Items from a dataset
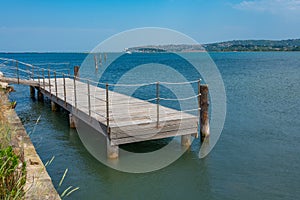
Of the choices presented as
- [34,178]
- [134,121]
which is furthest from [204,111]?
[34,178]

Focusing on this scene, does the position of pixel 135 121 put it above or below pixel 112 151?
above

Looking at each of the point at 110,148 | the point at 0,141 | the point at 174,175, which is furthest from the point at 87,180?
the point at 0,141

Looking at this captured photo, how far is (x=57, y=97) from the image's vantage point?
43.0 ft

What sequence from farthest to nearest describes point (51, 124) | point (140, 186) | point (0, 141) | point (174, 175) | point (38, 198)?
point (51, 124)
point (174, 175)
point (140, 186)
point (0, 141)
point (38, 198)

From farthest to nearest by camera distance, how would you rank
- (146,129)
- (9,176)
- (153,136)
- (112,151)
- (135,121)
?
(135,121) → (153,136) → (146,129) → (112,151) → (9,176)

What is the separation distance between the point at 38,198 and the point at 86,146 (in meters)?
6.36

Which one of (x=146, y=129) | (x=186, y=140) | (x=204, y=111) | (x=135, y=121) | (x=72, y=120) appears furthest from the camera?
(x=72, y=120)

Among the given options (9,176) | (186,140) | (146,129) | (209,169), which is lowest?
(209,169)

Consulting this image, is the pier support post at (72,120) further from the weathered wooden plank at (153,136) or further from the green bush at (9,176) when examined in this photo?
the green bush at (9,176)

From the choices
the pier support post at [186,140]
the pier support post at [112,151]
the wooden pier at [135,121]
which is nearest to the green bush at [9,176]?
the wooden pier at [135,121]

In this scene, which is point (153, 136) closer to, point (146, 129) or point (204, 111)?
point (146, 129)

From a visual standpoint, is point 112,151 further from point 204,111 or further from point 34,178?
point 34,178

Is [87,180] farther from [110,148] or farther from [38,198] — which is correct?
[38,198]

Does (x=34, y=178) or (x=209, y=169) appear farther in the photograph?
(x=209, y=169)
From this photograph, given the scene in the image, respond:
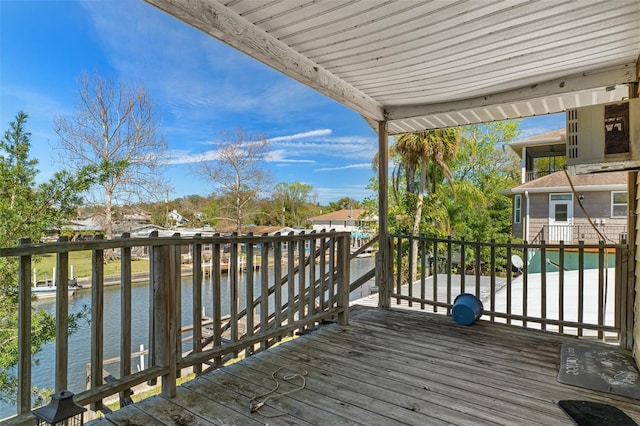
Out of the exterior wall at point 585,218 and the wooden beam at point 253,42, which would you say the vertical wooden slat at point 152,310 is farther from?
the exterior wall at point 585,218

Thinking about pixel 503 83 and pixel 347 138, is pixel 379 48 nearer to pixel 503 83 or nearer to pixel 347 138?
pixel 503 83

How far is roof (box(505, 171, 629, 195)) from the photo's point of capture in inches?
455

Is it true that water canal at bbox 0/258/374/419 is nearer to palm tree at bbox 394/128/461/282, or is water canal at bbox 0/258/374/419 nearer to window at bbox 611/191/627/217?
palm tree at bbox 394/128/461/282

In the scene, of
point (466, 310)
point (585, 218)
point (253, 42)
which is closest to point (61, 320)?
point (253, 42)

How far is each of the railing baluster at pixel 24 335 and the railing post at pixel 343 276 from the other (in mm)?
2340

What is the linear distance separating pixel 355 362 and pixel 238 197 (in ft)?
51.8

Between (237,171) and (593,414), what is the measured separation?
16.9 m

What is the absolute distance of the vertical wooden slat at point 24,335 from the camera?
1514mm

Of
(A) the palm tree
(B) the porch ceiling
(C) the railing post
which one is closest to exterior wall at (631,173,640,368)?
(B) the porch ceiling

#### [SHORT TASK]
Can you write out every item above word for word, leaving out the pictures?

#### [COMPLETED EXERCISE]
Of the choices presented as
- [34,178]
- [134,121]
which is furthest from [204,111]?
[34,178]

Focusing on this scene, does the position of pixel 135 121 put it above or below pixel 112 151?
above

Looking at each of the point at 110,148 | the point at 0,141 | the point at 174,175, which is furthest from the point at 87,180?
the point at 0,141

Looking at this captured photo, how far is (x=57, y=97) from the image's vantage point?
43.0 ft

What sequence from farthest to nearest describes point (51, 124) | point (140, 186) | point (0, 141) | point (174, 175) | point (38, 198)?
point (51, 124)
point (174, 175)
point (140, 186)
point (0, 141)
point (38, 198)

From farthest to nearest by camera distance, how would you rank
- (146,129)
- (9,176)
- (153,136)
- (112,151)
- (135,121)
?
(135,121) → (153,136) → (146,129) → (112,151) → (9,176)

What is the separation distance between the point at 38,198 and the point at 86,146 (in meters)?
6.36

Which one of (x=146, y=129) | (x=186, y=140) | (x=204, y=111) | (x=135, y=121) | (x=72, y=120) appears furthest from the camera?
(x=72, y=120)

Among the given options (9,176) | (186,140) | (146,129) | (209,169), which is lowest?
(209,169)

Consulting this image, is the pier support post at (72,120) further from the weathered wooden plank at (153,136) or further from the green bush at (9,176) when examined in this photo?
the green bush at (9,176)

From the choices
the pier support post at [186,140]
the pier support post at [112,151]
the wooden pier at [135,121]
which is nearest to the green bush at [9,176]?
the wooden pier at [135,121]

In this scene, which is point (153, 136) closer to, point (146, 129) or point (204, 111)?
point (146, 129)

From a visual standpoint, is point 112,151 further from point 204,111 or further from point 34,178?
point 34,178

Is [87,180] farther from [110,148] or farther from [38,198] — which is correct?
[38,198]

Does (x=34, y=178) or (x=209, y=169) appear farther in the photograph?
(x=209, y=169)
From this photograph, given the scene in the image, respond:
Out of the exterior wall at point 585,218 and the wooden beam at point 253,42, which would you say the vertical wooden slat at point 152,310 is farther from?
the exterior wall at point 585,218

Thinking about pixel 503 83 and pixel 347 138, is pixel 379 48 nearer to pixel 503 83 or nearer to pixel 347 138?
pixel 503 83

How far is roof (box(505, 171, 629, 195)) from the photo's point of capture in inches?
455

Is it true that water canal at bbox 0/258/374/419 is nearer to palm tree at bbox 394/128/461/282, or is water canal at bbox 0/258/374/419 nearer to window at bbox 611/191/627/217?
palm tree at bbox 394/128/461/282

In the scene, of
point (466, 310)
point (585, 218)
point (253, 42)
which is closest to point (61, 320)?
point (253, 42)

How far is each of the railing baluster at pixel 24 335 and the railing post at pixel 343 276 from the other (in mm)?
2340

What is the linear distance separating pixel 355 362 and pixel 238 197 (in ft)?
51.8

Between (237,171) and (593,414), what is the measured separation?
16.9 m

What is the absolute distance of the vertical wooden slat at point 24,335 from the camera?
1514mm

Of
(A) the palm tree
(B) the porch ceiling
(C) the railing post
which one is closest to exterior wall at (631,173,640,368)?
(B) the porch ceiling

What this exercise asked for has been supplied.